Uma das provas contra a Andrade Gutierrez, de acordo com Moro, é um depósito de US$ 1 milhão feito em dezembro de 2008 por uma empresa de Angola chamada Zagope para uma firma do lobista Mário Goes na Suíça. Goes é acusado de repassar suborno no esquema da Petrobras.

Posteriormente, Goes repassou o montante para uma conta na Suíça de Barusco. A Zagope faz parte do grupo Andrade Gutierrez, segundo os investigadores da Lava Jato.

A conta de Goes foi aberta em nome de uma empresa chamada Phad Corporation; a de Barusco tinha como titular a Blackspin.

"Portanto, há a demonstração de uma conexão direta entre a Andrade Gutierrez (Zagope), a Phad Corporation, controlada por Mario Goes, e a conta controlada por Pedro Barusco (Blackspin), com fluxo financeiro da primeira para a última", escreveu o juiz.

Moro menciona também que a fatura do pagamento de US$ 1 milhão à empresa de Mario Goes traz a anotação "antonio.pedro", "o que é indicativo do envolvimento de Antonio Pedro Campello de Souza Dias, que foi diretor da Andrade Gutierrez". Barusco disse que Antonio Pedro era um de seus contatos na Andrade Gutierrez.

O juiz relata ainda que há uma série de contratos suspeitos de consultoria entre Mario Goes e a Andrade Gutierrez. "Há fundada suspeita de que os contratos e notas não correspondem a serviços efetivos prestados pela Rio Marine [empresa de Goes] e por Mario Goes à Andrade Gutierrez, servindo apenas de veículo para propiciar o repasse de valores de propinas para o intermediador e deste para os dirigentes da Petrobras".

O lobista Fernando Soares, conhecido como Fernando Baiano, é apontado pela força-tarefa da Operação Lava Jato como o repassador de propina para a Andrade Gutierrez. Segundo o juiz, há provas de que a empreiteira transferiu R$ 1,19 milhão para uma empresa de Baiano.

A operação teria servido, diz o juiz, "apenas de veículo para propiciar o repasse de valores de propina da empreiteira para o intermediador e deste para dirigentes da Petrobras".

■ ■ ■ ■ ■ ■ ■

O problema ->
Você pode retomar o texto sobre as provas da Lava Jato contra a Andrade Gutierrez, dando continuidade a partir do ponto em que ele termina? As entradas não têm papel algum nesta tarefa.

Informações fornecidas ->
■ ■ ■ ■ ■ ■ ■

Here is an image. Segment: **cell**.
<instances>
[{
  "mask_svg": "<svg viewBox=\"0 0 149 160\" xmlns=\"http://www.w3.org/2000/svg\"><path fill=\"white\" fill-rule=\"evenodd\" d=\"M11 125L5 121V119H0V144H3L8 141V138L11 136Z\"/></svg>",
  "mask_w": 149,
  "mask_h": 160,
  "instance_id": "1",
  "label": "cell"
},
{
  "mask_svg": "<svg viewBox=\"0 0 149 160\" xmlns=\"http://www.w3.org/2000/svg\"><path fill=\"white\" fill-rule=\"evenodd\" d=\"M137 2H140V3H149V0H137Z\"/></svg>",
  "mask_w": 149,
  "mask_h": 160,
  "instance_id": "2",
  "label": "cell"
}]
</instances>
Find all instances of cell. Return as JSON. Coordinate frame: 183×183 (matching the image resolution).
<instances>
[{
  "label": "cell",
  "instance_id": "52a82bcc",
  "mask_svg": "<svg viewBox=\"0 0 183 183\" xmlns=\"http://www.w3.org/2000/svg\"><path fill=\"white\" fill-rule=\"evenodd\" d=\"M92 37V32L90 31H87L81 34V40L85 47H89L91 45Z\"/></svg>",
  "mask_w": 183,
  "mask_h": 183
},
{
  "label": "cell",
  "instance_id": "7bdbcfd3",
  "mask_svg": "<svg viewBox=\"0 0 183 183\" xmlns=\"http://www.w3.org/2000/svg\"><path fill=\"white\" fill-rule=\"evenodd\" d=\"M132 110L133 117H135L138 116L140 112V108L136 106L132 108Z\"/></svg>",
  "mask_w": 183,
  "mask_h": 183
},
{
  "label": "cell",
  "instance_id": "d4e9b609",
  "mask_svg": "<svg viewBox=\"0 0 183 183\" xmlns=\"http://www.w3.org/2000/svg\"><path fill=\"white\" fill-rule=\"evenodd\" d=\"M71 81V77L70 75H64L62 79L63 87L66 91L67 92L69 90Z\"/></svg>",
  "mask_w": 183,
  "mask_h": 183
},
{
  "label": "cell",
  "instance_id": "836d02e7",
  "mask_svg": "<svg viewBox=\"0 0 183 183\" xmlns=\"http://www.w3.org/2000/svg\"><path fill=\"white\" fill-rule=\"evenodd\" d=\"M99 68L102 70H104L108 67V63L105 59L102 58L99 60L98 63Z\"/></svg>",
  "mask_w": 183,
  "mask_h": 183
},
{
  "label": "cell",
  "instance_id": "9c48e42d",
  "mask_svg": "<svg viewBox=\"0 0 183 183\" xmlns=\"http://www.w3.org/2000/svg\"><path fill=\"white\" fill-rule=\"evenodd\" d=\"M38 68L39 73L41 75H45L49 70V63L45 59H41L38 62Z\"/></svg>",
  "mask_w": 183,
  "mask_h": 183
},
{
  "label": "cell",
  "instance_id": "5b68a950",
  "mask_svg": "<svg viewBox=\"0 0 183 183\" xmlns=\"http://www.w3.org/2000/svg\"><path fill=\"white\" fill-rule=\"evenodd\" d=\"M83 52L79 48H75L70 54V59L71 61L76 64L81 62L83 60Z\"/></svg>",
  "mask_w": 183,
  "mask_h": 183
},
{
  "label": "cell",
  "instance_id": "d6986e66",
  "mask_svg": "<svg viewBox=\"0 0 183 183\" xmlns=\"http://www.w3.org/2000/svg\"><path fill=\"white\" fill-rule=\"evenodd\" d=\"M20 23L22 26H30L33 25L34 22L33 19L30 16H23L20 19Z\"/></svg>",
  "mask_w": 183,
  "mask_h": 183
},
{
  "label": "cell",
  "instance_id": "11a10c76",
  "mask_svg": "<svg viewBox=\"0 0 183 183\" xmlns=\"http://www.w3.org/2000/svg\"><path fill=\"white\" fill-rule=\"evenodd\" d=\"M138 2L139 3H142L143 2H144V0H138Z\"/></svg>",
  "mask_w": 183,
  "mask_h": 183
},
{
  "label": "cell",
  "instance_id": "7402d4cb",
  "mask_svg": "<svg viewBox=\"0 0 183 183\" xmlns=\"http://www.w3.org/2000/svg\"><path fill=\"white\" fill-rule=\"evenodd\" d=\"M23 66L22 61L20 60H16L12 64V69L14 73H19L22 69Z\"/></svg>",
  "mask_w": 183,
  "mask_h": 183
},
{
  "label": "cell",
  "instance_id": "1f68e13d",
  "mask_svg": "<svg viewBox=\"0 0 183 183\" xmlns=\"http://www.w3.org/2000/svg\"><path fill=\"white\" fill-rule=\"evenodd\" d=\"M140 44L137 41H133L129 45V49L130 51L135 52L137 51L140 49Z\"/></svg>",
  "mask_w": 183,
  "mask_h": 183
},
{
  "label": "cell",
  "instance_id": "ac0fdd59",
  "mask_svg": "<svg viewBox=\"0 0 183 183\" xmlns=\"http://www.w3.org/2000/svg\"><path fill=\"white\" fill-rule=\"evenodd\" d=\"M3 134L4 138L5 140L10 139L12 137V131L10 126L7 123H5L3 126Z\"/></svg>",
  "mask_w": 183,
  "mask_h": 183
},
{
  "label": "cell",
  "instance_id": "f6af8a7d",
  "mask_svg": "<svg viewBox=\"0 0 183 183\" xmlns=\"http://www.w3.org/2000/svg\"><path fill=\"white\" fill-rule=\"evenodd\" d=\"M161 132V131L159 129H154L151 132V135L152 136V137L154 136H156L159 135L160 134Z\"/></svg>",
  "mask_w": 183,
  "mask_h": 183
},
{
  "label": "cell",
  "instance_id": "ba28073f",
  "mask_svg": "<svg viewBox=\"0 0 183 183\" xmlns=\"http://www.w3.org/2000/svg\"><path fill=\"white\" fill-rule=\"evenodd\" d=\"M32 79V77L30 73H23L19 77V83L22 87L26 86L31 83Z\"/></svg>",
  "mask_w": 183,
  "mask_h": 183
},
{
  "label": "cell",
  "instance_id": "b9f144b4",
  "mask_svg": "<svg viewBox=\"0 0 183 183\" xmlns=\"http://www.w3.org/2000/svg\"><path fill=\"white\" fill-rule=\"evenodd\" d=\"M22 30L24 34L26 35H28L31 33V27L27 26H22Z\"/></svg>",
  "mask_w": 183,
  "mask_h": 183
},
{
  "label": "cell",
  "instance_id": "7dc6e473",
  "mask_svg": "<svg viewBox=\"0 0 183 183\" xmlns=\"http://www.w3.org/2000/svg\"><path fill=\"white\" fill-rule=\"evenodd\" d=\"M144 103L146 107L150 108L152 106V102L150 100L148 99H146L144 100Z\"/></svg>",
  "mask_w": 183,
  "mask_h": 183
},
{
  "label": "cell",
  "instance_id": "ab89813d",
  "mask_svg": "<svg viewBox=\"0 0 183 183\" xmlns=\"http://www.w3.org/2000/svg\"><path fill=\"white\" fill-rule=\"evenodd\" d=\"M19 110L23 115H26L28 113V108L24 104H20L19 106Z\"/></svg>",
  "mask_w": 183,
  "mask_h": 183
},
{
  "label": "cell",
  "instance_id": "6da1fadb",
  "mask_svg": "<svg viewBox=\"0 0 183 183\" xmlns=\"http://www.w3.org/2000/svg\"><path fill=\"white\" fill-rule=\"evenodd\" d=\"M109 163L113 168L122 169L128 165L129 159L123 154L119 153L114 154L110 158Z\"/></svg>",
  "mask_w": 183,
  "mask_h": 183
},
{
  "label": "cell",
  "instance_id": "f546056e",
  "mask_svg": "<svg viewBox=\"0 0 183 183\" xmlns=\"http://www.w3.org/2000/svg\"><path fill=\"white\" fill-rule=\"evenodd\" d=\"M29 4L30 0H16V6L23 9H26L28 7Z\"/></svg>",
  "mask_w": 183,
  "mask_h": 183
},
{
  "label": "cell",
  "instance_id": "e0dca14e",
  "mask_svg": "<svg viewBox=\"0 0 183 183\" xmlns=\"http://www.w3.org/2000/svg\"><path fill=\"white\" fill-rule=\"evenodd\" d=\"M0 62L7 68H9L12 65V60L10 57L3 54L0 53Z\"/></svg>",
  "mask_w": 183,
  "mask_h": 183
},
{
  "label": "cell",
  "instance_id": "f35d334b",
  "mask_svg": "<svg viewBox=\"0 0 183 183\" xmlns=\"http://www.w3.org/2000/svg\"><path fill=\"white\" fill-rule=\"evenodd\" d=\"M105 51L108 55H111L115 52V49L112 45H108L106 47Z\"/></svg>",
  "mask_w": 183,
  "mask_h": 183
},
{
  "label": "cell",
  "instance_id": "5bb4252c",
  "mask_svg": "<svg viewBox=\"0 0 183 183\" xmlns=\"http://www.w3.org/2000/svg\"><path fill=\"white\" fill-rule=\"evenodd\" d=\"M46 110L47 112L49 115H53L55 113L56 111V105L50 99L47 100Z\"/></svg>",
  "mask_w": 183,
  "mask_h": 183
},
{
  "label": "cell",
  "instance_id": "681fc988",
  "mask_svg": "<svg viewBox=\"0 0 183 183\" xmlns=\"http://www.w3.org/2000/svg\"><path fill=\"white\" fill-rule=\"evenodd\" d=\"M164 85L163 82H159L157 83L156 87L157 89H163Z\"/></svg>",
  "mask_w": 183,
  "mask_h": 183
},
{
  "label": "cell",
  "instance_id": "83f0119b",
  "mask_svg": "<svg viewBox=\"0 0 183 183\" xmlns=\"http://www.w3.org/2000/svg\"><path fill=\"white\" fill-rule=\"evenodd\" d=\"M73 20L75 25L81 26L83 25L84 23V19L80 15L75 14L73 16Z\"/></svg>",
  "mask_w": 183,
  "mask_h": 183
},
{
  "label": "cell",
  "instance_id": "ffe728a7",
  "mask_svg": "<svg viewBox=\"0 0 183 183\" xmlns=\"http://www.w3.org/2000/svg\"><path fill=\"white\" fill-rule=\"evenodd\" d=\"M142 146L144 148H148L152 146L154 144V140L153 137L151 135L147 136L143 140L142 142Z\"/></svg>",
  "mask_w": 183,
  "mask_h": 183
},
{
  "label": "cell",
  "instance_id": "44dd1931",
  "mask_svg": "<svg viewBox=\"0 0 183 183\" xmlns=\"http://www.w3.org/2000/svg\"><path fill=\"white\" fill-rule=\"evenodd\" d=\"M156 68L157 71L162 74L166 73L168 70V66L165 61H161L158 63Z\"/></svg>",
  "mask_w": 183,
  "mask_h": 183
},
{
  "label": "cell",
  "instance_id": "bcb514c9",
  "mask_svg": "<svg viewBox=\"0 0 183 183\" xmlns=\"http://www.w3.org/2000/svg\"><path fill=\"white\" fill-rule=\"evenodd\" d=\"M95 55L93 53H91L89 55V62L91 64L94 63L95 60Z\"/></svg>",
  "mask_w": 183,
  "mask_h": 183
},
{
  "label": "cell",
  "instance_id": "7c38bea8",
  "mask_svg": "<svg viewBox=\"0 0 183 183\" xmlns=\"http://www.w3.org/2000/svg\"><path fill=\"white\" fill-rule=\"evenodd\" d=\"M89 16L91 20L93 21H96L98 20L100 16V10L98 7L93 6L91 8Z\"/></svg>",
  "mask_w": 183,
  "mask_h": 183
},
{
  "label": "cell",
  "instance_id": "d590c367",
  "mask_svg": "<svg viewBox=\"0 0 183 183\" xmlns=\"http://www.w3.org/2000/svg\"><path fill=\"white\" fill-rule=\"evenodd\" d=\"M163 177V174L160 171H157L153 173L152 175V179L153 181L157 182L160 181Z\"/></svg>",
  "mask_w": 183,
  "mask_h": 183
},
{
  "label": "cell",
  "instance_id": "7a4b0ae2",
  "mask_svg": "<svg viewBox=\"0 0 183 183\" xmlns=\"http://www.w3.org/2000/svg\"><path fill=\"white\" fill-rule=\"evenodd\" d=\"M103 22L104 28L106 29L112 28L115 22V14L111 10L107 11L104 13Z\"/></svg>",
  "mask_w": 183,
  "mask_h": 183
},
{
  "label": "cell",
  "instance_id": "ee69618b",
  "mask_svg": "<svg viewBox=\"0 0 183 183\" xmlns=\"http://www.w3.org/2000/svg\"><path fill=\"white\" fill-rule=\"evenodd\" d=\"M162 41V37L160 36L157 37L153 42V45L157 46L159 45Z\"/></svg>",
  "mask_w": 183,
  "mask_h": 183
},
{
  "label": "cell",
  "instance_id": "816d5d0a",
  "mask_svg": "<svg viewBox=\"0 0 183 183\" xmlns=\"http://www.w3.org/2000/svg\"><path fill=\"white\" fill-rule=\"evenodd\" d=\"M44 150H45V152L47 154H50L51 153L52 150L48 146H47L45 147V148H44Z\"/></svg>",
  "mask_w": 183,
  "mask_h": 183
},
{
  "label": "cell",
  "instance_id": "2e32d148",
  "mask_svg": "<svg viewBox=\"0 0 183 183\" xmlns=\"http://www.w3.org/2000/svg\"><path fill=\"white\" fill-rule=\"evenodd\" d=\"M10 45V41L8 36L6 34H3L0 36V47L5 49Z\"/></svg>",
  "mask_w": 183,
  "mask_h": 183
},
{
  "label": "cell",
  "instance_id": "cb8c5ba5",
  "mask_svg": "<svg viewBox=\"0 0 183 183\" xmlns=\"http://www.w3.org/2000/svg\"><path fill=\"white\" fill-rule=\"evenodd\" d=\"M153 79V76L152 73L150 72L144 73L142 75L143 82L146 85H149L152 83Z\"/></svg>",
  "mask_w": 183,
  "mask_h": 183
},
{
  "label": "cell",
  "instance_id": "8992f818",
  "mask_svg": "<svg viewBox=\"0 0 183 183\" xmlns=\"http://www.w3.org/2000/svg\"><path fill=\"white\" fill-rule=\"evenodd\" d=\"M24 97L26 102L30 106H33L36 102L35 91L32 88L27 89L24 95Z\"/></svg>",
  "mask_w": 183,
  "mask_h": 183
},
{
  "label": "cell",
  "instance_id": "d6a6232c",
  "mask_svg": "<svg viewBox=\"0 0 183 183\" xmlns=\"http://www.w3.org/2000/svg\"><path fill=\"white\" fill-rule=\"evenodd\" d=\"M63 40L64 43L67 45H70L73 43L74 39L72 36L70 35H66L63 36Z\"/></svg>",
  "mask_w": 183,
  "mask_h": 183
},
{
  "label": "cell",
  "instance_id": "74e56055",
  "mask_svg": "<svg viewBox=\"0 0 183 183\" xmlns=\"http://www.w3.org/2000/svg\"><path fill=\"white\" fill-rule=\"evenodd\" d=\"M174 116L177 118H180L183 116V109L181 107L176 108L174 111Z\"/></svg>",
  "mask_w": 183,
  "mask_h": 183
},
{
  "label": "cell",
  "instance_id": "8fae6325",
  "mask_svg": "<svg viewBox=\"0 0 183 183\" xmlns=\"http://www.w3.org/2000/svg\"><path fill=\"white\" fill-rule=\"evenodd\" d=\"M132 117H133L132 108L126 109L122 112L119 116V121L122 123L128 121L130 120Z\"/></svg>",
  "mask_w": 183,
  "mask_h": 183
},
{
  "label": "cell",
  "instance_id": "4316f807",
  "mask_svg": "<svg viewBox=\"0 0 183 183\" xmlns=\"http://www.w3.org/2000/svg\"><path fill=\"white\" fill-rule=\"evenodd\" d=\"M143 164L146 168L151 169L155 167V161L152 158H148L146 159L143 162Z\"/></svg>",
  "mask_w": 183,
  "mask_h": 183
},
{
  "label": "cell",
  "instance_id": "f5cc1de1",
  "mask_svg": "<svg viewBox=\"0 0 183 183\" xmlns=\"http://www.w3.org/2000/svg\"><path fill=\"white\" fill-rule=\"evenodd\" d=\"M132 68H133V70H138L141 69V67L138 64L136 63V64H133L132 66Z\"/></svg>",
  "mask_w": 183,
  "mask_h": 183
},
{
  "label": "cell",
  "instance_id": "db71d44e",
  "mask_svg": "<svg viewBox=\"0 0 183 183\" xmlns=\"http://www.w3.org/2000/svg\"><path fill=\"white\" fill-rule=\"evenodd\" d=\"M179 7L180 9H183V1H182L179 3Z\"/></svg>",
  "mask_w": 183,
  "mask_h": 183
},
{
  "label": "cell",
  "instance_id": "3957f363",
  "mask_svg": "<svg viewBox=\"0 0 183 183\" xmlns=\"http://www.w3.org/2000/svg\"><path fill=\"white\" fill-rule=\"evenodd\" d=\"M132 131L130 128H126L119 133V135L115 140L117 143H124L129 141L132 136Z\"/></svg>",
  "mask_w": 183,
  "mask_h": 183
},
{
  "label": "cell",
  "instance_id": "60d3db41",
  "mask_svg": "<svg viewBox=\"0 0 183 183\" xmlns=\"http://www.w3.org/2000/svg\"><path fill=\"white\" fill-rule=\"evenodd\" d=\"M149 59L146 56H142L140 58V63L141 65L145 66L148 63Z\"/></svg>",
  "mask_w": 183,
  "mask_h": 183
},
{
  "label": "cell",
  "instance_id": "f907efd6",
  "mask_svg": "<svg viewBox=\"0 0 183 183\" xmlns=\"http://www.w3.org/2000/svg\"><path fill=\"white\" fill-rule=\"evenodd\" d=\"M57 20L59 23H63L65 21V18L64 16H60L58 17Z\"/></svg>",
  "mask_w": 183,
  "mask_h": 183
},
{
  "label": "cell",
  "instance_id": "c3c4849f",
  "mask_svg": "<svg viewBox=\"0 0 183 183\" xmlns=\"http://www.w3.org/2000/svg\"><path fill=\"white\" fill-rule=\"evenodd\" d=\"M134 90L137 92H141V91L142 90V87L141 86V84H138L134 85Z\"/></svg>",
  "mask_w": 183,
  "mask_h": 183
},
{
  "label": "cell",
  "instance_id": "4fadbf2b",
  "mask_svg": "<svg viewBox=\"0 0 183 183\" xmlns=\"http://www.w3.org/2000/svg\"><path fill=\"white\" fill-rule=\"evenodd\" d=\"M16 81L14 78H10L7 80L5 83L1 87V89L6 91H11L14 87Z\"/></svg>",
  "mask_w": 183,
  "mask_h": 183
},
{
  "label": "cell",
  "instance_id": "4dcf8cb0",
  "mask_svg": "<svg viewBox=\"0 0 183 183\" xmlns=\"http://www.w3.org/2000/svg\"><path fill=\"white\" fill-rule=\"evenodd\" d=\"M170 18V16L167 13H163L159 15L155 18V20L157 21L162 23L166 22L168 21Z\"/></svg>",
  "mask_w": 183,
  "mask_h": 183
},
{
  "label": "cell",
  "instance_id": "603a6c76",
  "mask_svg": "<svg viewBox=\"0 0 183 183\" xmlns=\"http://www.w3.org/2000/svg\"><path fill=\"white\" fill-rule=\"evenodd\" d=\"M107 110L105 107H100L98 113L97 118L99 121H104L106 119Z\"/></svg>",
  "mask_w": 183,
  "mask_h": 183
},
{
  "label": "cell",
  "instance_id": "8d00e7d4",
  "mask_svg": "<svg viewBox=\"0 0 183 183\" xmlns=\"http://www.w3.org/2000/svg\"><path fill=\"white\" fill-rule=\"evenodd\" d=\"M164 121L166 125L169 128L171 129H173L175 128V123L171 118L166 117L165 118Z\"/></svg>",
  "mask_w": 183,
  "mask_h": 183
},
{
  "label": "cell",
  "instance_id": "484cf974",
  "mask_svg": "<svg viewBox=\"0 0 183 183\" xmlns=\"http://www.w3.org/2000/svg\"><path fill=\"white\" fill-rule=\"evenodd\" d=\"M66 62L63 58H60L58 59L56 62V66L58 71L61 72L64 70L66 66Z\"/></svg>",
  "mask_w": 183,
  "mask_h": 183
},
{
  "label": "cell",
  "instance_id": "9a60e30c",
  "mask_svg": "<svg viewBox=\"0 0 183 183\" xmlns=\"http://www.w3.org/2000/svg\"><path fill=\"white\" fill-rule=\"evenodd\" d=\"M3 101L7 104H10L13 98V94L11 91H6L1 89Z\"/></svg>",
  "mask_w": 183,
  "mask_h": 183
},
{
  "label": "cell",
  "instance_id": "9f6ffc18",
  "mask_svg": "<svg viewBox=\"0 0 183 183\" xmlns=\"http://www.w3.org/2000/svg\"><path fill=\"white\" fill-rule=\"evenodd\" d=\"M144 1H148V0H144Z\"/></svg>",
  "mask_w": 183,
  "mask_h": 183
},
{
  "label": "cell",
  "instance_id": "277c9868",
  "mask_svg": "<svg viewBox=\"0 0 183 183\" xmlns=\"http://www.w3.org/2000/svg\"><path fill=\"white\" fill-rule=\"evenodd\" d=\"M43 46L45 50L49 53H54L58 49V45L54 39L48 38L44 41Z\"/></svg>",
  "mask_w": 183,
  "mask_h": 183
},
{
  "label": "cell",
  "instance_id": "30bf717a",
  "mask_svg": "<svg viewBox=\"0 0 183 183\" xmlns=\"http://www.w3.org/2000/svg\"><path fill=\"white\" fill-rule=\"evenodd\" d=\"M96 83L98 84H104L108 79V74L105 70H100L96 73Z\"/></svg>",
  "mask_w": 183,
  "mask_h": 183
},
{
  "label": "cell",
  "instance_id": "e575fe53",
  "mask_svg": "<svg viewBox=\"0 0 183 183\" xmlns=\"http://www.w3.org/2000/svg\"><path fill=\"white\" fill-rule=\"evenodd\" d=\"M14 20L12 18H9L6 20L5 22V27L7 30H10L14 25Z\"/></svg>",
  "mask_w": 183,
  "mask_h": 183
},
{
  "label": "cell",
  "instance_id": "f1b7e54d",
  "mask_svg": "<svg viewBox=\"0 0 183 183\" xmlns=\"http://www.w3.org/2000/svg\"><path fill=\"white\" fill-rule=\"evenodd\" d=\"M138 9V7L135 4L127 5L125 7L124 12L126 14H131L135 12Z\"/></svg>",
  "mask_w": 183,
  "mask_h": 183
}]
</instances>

■ ■ ■ ■ ■ ■ ■

Resposta ao exercício ->
O advogado de Baiano, Nelio Machado, nega sistematicamente que seu cliente tenha recebido suborno em contratos da Petrobras.

Moro relata ainda que delatores como Paulo Roberto Costa, Alberto Youssef, Pedro Barusco e Julio Camargo citaram o pagamento de propina pela Andrade Gutierrez em depoimentos que prestaram após fecharem acordo para ter uma punição menor.

RECADO

Segundo os investigadores, a ação desta sexta é uma extensão da sétima fase da operação, que levou à cadeia em novembro do ano passado os principais empreiteiros do país.

"A ideia é dar um recado claro de que a lei vale efetivamente para todos, não importa o tamanho da empresa, seu destaque na sociedade, sua capacidade de influência e poder econômico. Jamais isso será prerrogativa para permitir essas pessoas praticar crimes de forma impune", afirmou o delegado Paula.

"Devemos punir todos. Isso aqui é uma República, a lei deve valer para todos. Ou então não deveria valer para ninguém", afirmou Lima.

OUTRO LADO

A Odebrecht confirmou que foram cumpridos mandados de busca e apreensão em seus escritórios em São Paulo e no Rio de Janeiro e "alguns mandados de prisão e condução coercitiva".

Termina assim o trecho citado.